O arco-íris da bandeira vermelha
Neste
contexto global, não cabe a passividade. As resistências são múltiplas.
Ainda que nem todas tenham a mesma capacidade de organização e
mobilização, nem a mesma nitidez ideológica, para convocar e unir à
escala internacional as iras populares, as rebeldias antissistémicas e
as dissidências contra “a nova ordem mundial”, cada dia mais
caótica, cruel e desapiedada. As bandeiras das massas oprimidas e dos
movimentos sociais à escala planetária têm as cores mais diversas, desde
o verde ecologista e o violeta feminista, até o emblema multicor LGTBI,
entre muitíssimas outras expressões de rebeldia. Mas de todas as cores e
matizes, necessariamente variados e coexistentes, cremos que o
horizonte vermelho do marxismo continua a ser a perspetiva
teórico-política mais abrangente, inclusiva e integradora e a que
permite articular e unir todas as demais rebeldias à escala mundial,
como há alguns anos assinalou a pensadora dos Estados Unidos, Ellen
Meiksins Wood, no seu conhecido livro La renovación del materialismo histórico. Democracia contra capitalismo (2000).

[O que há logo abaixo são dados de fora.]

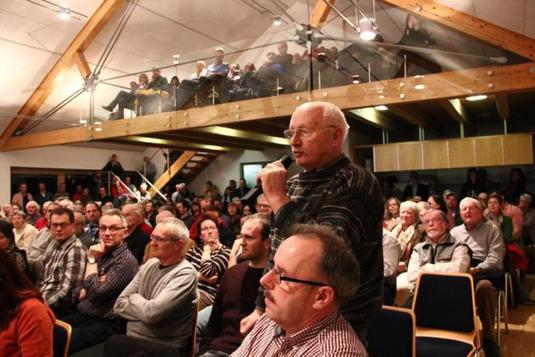 Großes Interesse: Die Infoveranstaltung besuchen 200 Bürger. Foto: Michael Hescheler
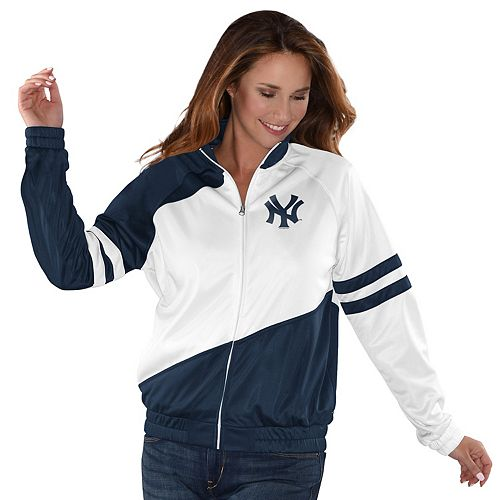 Womens G-III Sports New York Yankees Perfect Pitch Track Jacket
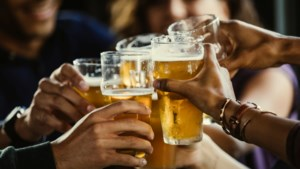 Bier kopen in de sportkantine is voor minderjarigen een fluitje van een cent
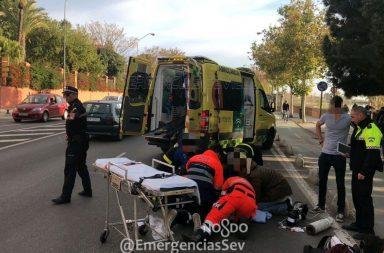 La ciclista, de entre 45 a 50 años, ha sido ingresada en un centro hospitalario de Sevilla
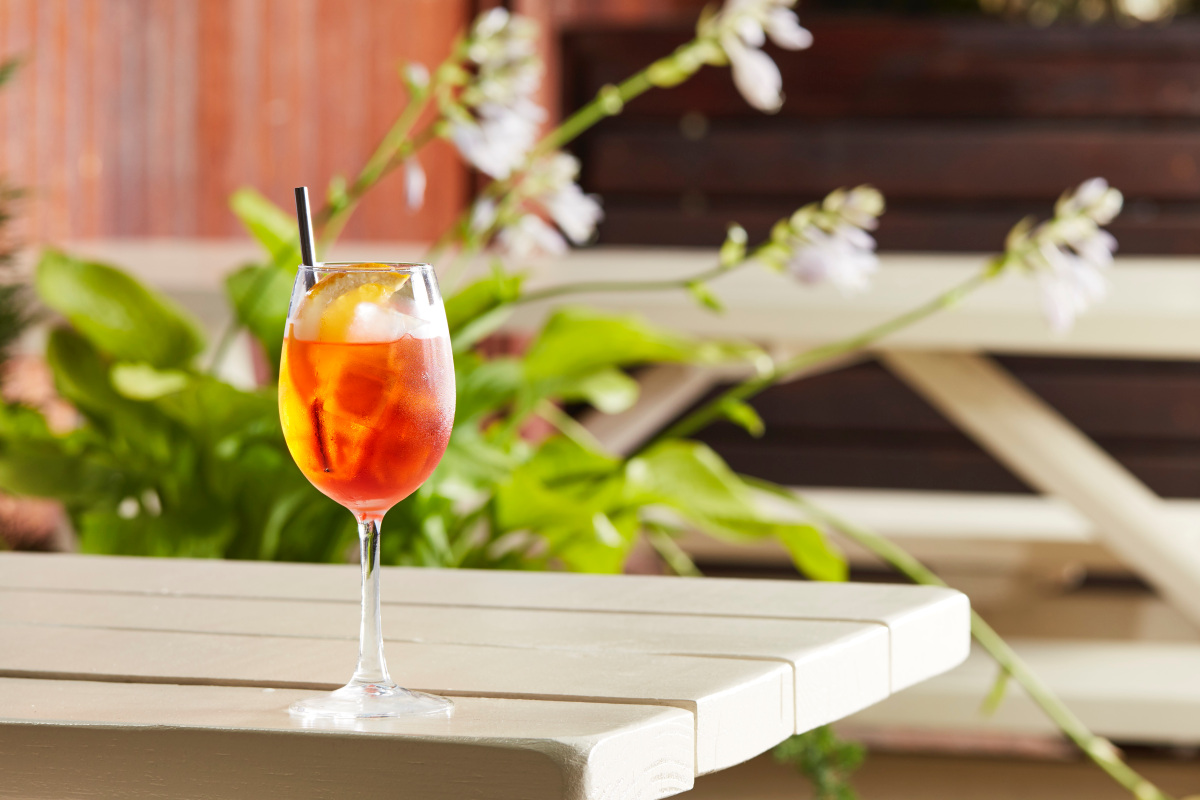 How To Make The Perfect Aperol Spritz For Fall photo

A nova resistência. Polémicas, 90 anos depois da Primeira Conferência Comunista sul-americana
Há “apenas”
90 anos, quando não existia internet nem TV, destacamentos de diversas
organizações revolucionárias da Nossa América reuniram-se em Buenos
Aires, Argentina, para organizar a resistência das classes
trabalhadoras, o mundo plebeu e popular. Tratava-se então de enfrentar
de forma unida e organizada o imperialismo daquele tempo e a sua famosa
crise capitalista de 1929.
A
reunião de 1929 teve lugar na Nossa América, dez anos depois de, em
1919, os bolcheviques fundarem a Internacional Comunista (completam-se
agora 100 anos).
A obra que reúne as intervenções, palestras, debates e discussões daquele rico encontro histórico tem por título El
movimiento revolucionario latinoamericano. Versiones de la Primera
Conferencia Comunista latinoamericana del 1 al 12 de junio de 1929. Foi
editada por “La correspondencia Sudamericana”, Buenos Aires, 1929.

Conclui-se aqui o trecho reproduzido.